Jackson, 84, was admitted into Northwestern Memorial Hospital on Wednesday after spending more than 60 years advocating for racial equality and economic justice.
The Rainbow PUSH Coalition said in a statement that the reverend is 'currently under observation for Progressive Supranuclear Palsy,' a neurodegenerative condition he has been managing for more than a decade.
While originally diagnosed with Parkinson's, he was confirmed to have PSP in April, the release stated.
Jackson, born in Greenville, South Carolina, attended the University of Illinois before he transferred and graduated from the North Carolina A&T State University in 1964.
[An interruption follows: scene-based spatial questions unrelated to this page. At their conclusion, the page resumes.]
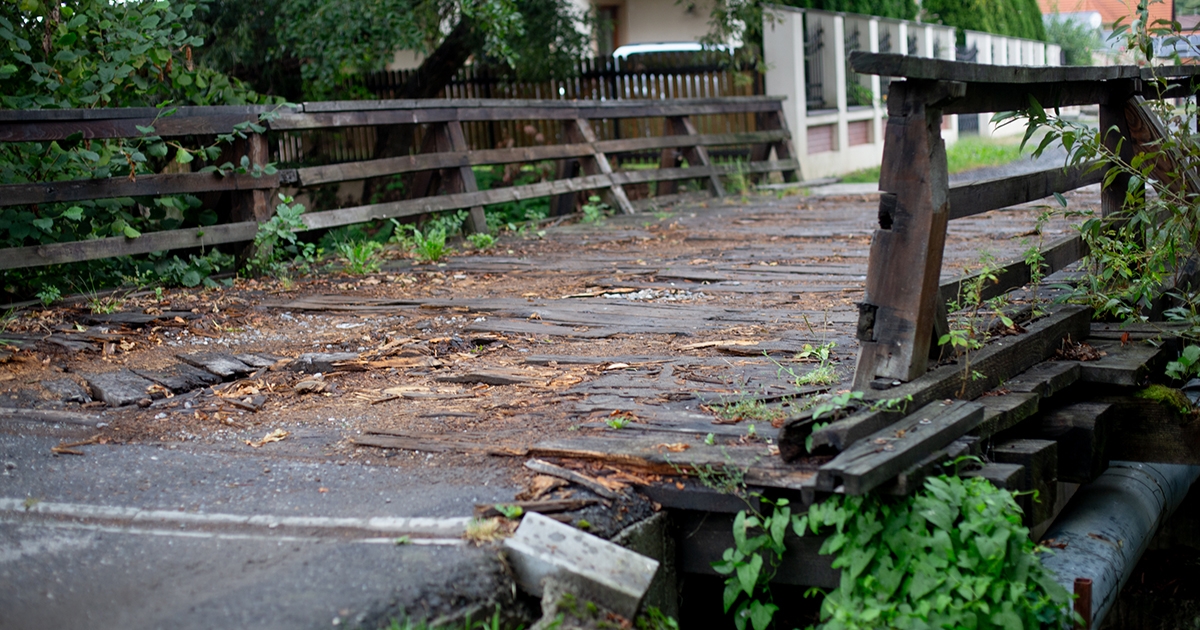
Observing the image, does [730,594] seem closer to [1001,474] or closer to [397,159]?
[1001,474]

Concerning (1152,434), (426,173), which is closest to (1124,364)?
(1152,434)

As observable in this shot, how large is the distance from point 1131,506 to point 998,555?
1.99 meters

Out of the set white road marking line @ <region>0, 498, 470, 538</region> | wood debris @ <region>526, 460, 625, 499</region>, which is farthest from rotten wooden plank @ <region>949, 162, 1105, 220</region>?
white road marking line @ <region>0, 498, 470, 538</region>

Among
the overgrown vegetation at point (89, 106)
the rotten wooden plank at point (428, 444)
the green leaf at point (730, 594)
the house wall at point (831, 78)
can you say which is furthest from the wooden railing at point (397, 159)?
the green leaf at point (730, 594)

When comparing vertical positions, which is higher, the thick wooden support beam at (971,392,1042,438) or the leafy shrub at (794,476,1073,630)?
the thick wooden support beam at (971,392,1042,438)

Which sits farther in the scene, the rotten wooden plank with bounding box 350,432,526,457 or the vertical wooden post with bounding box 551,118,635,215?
the vertical wooden post with bounding box 551,118,635,215

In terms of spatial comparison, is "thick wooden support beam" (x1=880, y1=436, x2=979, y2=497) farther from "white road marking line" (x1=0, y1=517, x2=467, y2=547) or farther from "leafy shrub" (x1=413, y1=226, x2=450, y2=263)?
"leafy shrub" (x1=413, y1=226, x2=450, y2=263)

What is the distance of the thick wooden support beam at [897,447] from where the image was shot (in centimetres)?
292

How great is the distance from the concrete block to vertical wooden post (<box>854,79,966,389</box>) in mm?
1215

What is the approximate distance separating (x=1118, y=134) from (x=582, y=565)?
400cm

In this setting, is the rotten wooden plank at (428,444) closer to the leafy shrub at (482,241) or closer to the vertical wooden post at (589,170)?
the leafy shrub at (482,241)

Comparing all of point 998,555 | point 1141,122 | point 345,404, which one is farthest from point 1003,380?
point 345,404

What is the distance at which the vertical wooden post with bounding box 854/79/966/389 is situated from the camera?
3494 millimetres

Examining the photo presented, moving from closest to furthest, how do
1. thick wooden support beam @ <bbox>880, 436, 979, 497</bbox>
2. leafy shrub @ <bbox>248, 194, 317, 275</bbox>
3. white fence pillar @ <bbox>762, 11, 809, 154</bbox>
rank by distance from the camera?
thick wooden support beam @ <bbox>880, 436, 979, 497</bbox> < leafy shrub @ <bbox>248, 194, 317, 275</bbox> < white fence pillar @ <bbox>762, 11, 809, 154</bbox>
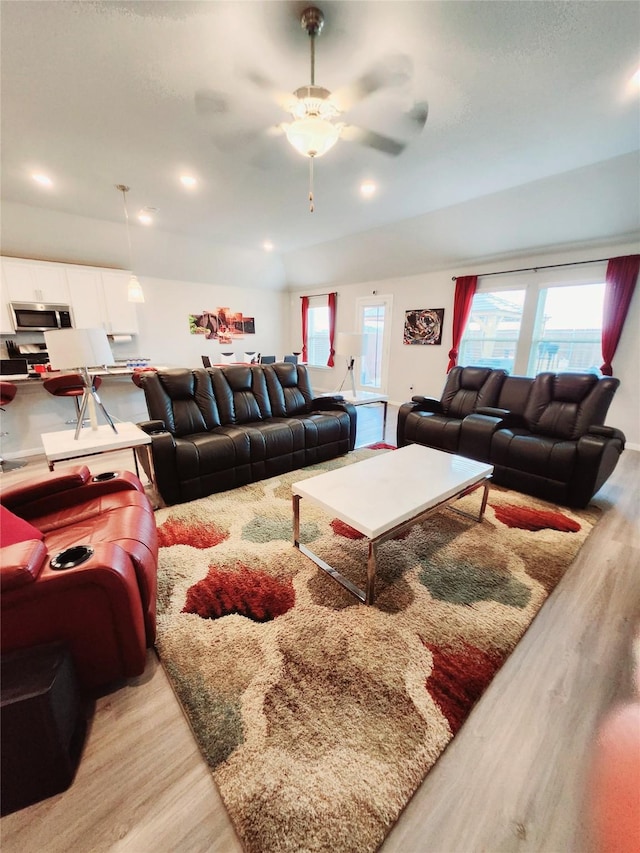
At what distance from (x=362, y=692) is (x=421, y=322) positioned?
562 cm

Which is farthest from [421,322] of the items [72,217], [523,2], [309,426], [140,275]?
[72,217]

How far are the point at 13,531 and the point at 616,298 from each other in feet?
18.9

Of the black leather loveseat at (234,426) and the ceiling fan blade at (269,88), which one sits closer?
the ceiling fan blade at (269,88)

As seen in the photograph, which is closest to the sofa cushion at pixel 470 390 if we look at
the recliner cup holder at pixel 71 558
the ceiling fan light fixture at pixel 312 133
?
the ceiling fan light fixture at pixel 312 133

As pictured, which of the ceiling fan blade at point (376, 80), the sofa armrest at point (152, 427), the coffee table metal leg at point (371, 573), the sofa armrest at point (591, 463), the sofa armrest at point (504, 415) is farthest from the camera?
the sofa armrest at point (504, 415)

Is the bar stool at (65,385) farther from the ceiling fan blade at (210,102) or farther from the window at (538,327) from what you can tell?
the window at (538,327)

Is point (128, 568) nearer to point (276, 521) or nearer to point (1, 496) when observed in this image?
point (1, 496)

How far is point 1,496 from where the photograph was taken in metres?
1.55

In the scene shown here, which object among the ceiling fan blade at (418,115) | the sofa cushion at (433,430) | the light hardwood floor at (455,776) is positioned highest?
the ceiling fan blade at (418,115)

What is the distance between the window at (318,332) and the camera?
7.50m

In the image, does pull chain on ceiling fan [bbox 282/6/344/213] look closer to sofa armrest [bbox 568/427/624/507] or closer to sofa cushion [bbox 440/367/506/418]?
sofa cushion [bbox 440/367/506/418]

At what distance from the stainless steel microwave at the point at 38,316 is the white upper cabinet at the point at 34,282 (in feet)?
0.25

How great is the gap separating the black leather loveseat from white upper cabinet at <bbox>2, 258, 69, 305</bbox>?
332 centimetres

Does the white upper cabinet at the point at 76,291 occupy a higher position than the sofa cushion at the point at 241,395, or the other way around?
the white upper cabinet at the point at 76,291
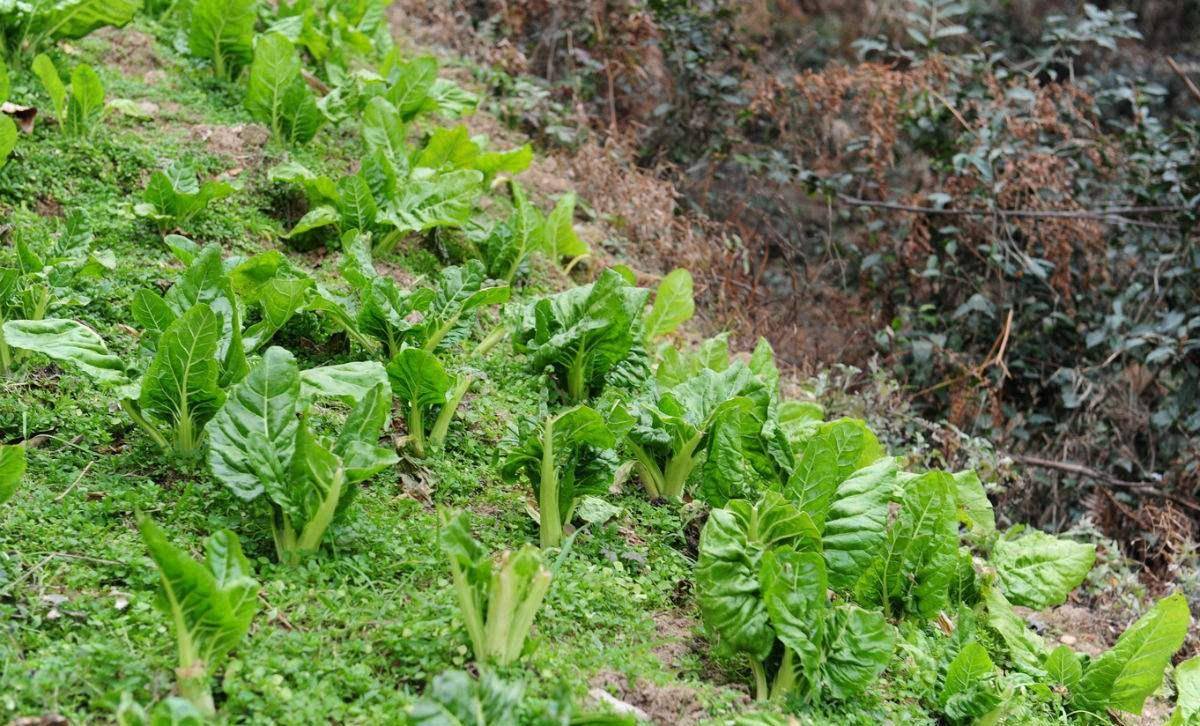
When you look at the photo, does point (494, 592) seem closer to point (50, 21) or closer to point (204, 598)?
point (204, 598)

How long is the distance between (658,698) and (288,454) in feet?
3.19

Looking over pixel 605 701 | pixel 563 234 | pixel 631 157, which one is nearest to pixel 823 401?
pixel 563 234

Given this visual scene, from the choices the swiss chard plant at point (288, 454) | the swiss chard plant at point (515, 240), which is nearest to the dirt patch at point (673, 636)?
the swiss chard plant at point (288, 454)

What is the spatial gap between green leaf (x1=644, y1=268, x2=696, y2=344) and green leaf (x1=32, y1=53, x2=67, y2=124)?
2164 mm

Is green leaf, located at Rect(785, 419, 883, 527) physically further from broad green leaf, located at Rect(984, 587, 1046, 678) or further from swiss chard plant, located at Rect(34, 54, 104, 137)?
swiss chard plant, located at Rect(34, 54, 104, 137)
He began working with Dr Martin Luther King Jr during the Civil Rights Movement after deferring his further studies at Chicago Theological Seminary.
The reverend has been dubbed the 'Conscience of the Nation' and 'the Great Unifier,' according to the PUSH coalition.
'Jackson [challenged] America to be inclusive and to establish just and humane priorities for the benefit of all,' the coalition said. 'He is known for bringing people together on common ground across lines of race, culture, class, gender and belief.'
Jackson founded the Rainbow PUSH coalition, a organization fighting for social change, and garnered national attention in the 1960s as Martin Luther King Jr's protege.